-- MATERIALS PROVIDED --
>>
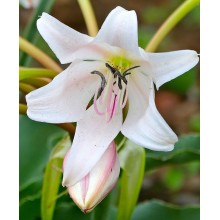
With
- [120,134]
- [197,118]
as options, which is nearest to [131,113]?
[120,134]

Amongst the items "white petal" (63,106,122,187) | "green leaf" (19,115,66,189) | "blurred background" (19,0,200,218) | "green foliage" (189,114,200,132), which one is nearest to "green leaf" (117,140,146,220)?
"white petal" (63,106,122,187)

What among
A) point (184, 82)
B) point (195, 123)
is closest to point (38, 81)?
point (184, 82)

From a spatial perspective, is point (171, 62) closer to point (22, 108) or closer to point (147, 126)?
point (147, 126)

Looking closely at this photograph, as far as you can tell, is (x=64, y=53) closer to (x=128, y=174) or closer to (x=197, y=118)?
(x=128, y=174)

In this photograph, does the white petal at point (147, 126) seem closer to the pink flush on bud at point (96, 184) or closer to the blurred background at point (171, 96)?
the pink flush on bud at point (96, 184)

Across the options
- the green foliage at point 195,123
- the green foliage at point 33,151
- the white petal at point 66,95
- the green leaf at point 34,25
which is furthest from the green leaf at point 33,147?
the green foliage at point 195,123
<<
Copy the listing above exactly, leaving out the picture.

With
- [120,134]
- [197,118]
as options, which is nearest to [131,113]?
[120,134]

Amongst the items "white petal" (63,106,122,187) | "green leaf" (19,115,66,189) | "blurred background" (19,0,200,218) | "green foliage" (189,114,200,132), which one is nearest to "green leaf" (117,140,146,220)?
"white petal" (63,106,122,187)

What among
A) point (184, 82)
B) point (195, 123)
is closest to point (38, 81)?
point (184, 82)

From a spatial perspective, is point (171, 62) closer to point (22, 108) or closer to point (147, 126)?
point (147, 126)

Looking closely at this photograph, as far as you can tell, is (x=64, y=53) closer to (x=128, y=174) or closer to (x=197, y=118)?
(x=128, y=174)

In this photograph, does the white petal at point (147, 126) seem closer to the pink flush on bud at point (96, 184) or closer to the blurred background at point (171, 96)?
the pink flush on bud at point (96, 184)

Across the options
- the green foliage at point 195,123
- the green foliage at point 33,151
- the white petal at point 66,95
- the green leaf at point 34,25
which is furthest from the green leaf at point 33,147?
the green foliage at point 195,123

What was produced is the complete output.